1.  The reported investment returns for mutual funds is totally dependent upon when you start and when you need to use the money.  In other words, the difference between the theory of what the individual returns can be and what are the actual results is extremely wide.  Even making an assumption that you will invest in mutual funds over a 30-35 year period [which is not likely according to the data], there are entire decades that if you retire into would give dramatically lower returns like the last decade.  So much of your success is determined by pure luck.

2.  The idea of diversification behind the design of mutual funds does reduce stock picking risk, but does not reduce market [systemic] risk.  The resulting risk reduction is skewed toward the upside.  In other words you can reduce you chance of loss any given year to -60% by using diversification techniques [including asset diversification] but in order to do that you given up the 250% upside that is possible by choosing a single stock that does well.  This skewed reduction of variance results in taking it on the chin during market wide downturns [like now], but inhibits your ability to recover from the loss.  Does anyone really think that they will recover from a 50% loss in their mutual funds anytime in the next few years? After all to get back to EVEN, you need to have a 100% gain!  How long will that take inside a mutual fund?
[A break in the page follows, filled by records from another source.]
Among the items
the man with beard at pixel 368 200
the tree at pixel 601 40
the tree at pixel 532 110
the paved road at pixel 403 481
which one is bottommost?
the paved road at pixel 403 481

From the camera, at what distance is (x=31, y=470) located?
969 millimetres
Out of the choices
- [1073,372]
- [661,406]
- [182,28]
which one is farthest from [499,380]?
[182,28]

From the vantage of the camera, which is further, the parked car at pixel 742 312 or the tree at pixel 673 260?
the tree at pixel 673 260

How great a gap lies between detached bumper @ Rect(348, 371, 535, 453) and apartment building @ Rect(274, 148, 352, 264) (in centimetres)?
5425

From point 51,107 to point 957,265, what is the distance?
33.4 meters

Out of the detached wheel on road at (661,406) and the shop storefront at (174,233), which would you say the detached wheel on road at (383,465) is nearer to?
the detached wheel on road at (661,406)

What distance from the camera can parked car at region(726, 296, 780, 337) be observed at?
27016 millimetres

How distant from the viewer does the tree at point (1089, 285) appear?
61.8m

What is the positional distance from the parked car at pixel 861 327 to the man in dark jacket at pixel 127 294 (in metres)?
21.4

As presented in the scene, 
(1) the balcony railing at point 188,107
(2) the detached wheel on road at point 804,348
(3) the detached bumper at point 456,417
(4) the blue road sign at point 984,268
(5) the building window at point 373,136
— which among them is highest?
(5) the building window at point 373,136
3.  The majority of folks invest in mutual funds inside their companies 401K.  These funds are heavily laden with fees that bleeds the overall returns significantly.  On top of that the idea of deferring income taxes on inputs today in order to pay them on the total account values of tomorrow strikes me as simply silly.  At the very least, your tax bill will be several times the amount you could have paid today, and that is assuming tax rates don’t rise and you are in a lower tax bracket during retirement.  These assumptions are simply not logical given today’s economic environment.

4.  Investing in mutual funds encourages passivity with one’s finances.  Invest automatically; put money in today and don’t worry it will be there for you in the future;  you have diversified away all the risk;  the market has returned 10% since WWII, and there is no reason to believe it won’t do the same in the future; our money managers can beat the market, or alternatively no one can beat the market so the best you can expect is market returns [this ignores the existence of people like Warren Buffet, George Soros, Ben Gramam], making money in the investment world is easy just let dollar cost averaging and the market tide take you to wealth, etc.  Heard any of these?  Well they all have a small, very small grain of truth embedded in them, but for the most part are simply propaganda used to sell mutual funds.  Being passive in your financial life leads to only one thing, being poor and the data points this out too.

5.   The actual results from folks investing in mutual funds is very poor.  Currently, a 1.8% return for those investing over the last 20 years.  Now, critics will say unfair to look at it in the depth of a bear market, but before the bear market of 2008 started the returns were only 4.4% with a twenty year look back.  The data on how large of retirement accounts people have is another signal data point and even at its peak it was less than $90,000 for the 55-64 age group.  You simply can’t find any data out there that points to this being a successful investment strategy even before the 2008 bear market!  When it comes to successful mutual fund investing, it is literally all theory and totally divorced from reality.

The bottom line is that mutual fund investing as a retirement vehicle is a total failure.  This has driven me to find alternative methods of building up a retirement account and reformed my ideas of personal finance.  This journey that I hope to take my readers along has transformed my thinking in many areas.  But first you have to decide to stop doing what has failed and start looking for something better!